Supplied data =
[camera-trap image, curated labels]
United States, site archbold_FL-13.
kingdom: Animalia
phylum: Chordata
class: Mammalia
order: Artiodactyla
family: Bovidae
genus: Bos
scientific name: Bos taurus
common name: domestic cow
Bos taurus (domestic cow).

Directions for this task =
Repeat the material above precisely.

Output for this exercise =
[camera-trap image, curated labels]
United States, site archbold_FL-13.
kingdom: Animalia
phylum: Chordata
class: Mammalia
order: Artiodactyla
family: Bovidae
genus: Bos
scientific name: Bos taurus
common name: domestic cow
Bos taurus (domestic cow).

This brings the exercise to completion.